With AMD having attaining more than 40 percent revenue share and more than 27 percent shipment share in the X86 server CPU market in the first half of 2025, that means two things. First, AMD is selling some big, fat X86 CPUs compared to Intel. It also means that Intel, despite all of its many woes, is getting nearly 60 percent of revenues and north of 72 percent of shipments for X86 server CPU here in 2025.
No, that is not the share Intel is used to, but that’s life sometimes. And with the rollout of its “Clearwater Rapids” Xeon 7 P-core processor and the Xeon 7 “Clearwater Forest” E-core processors in 2026, everything hinges on the Intel 18A manufacturing process (what might otherwise be called 1.8 nanometers) as well as its 2.5D EMIB interposer and Foveros 3D chip stacking and bonding technologies, both of which saw their initial use in the datacenter on the ill-fated and much-delayed “Ponte Vecchio” Xe Max Series GPU accelerator.
To say that a lot is hanging on these two Xeon 7 processors is an understatement. With the hyperscalers and cloud builders ramping up the use of their homegrown Arm server CPUs, every X86 server socket in the datacenter is in contention, and AMD is a fierce competitor that has been metronomic in its regularity of Epyc server CPU launched and dominant because of the ability of Taiwan Semiconductor Manufacturing Corp to leapfrog over Intel Foundry’s processes and packaging.

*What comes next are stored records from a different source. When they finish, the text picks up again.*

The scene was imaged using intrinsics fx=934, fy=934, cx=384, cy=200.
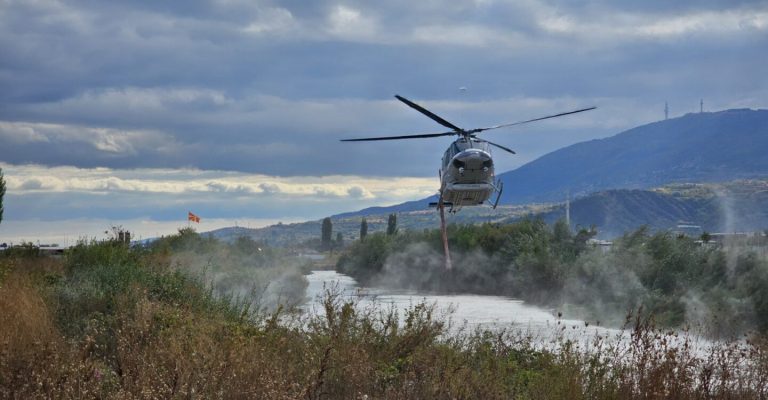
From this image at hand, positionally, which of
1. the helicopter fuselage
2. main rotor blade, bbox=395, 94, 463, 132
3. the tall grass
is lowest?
the tall grass

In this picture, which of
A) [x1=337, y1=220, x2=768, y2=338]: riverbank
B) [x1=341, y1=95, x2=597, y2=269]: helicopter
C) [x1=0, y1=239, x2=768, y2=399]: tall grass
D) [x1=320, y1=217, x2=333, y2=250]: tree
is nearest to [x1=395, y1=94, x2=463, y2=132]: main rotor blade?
[x1=341, y1=95, x2=597, y2=269]: helicopter

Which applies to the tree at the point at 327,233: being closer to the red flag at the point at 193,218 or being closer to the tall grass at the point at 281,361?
the red flag at the point at 193,218

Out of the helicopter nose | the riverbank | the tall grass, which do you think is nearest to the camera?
the tall grass

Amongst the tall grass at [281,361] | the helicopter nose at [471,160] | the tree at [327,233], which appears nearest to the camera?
the tall grass at [281,361]

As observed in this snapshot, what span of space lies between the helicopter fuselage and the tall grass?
1647 centimetres

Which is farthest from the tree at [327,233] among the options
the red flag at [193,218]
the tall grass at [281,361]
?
the tall grass at [281,361]

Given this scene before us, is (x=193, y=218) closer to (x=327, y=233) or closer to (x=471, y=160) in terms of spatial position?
(x=471, y=160)

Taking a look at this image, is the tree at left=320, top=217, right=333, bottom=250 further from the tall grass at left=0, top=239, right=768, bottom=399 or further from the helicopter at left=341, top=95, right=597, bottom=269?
the tall grass at left=0, top=239, right=768, bottom=399

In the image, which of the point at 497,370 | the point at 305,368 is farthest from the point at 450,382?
the point at 497,370

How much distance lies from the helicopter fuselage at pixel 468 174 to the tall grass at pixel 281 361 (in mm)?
16475

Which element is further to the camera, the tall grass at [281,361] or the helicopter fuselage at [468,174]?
the helicopter fuselage at [468,174]

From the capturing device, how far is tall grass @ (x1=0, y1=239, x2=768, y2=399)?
38.0 feet

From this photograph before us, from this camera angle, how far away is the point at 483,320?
5725 cm

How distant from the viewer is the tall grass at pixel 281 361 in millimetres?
11578
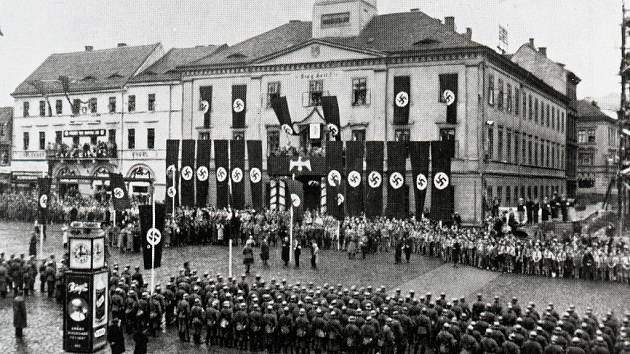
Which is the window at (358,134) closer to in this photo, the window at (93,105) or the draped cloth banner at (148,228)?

But with 18A and the Xeon 7 next year, there is a chance for Intel to hold back the tide a little and perhaps reach an equilibrium with X86 server CPUs. While the E-core variants of energy-efficient, throughput processors are somewhat niche in their adoption, that is a good thing inasmuch as they will help Intel with ramping the 18A process as well as the 2.5D and 3D packaging techniques that are also expected with the P-core variants of the Xeon 7.
Those packaging challenges were enough for Intel to never promise Diamond Rapids for 2025 and for it to push out Clearwater Rapids to the first half of 2026, which it did in January before it had a new chief executive officer after letting Pat Gelsinger go. This delay may once again give AMD a chance to stay ahead of Intel.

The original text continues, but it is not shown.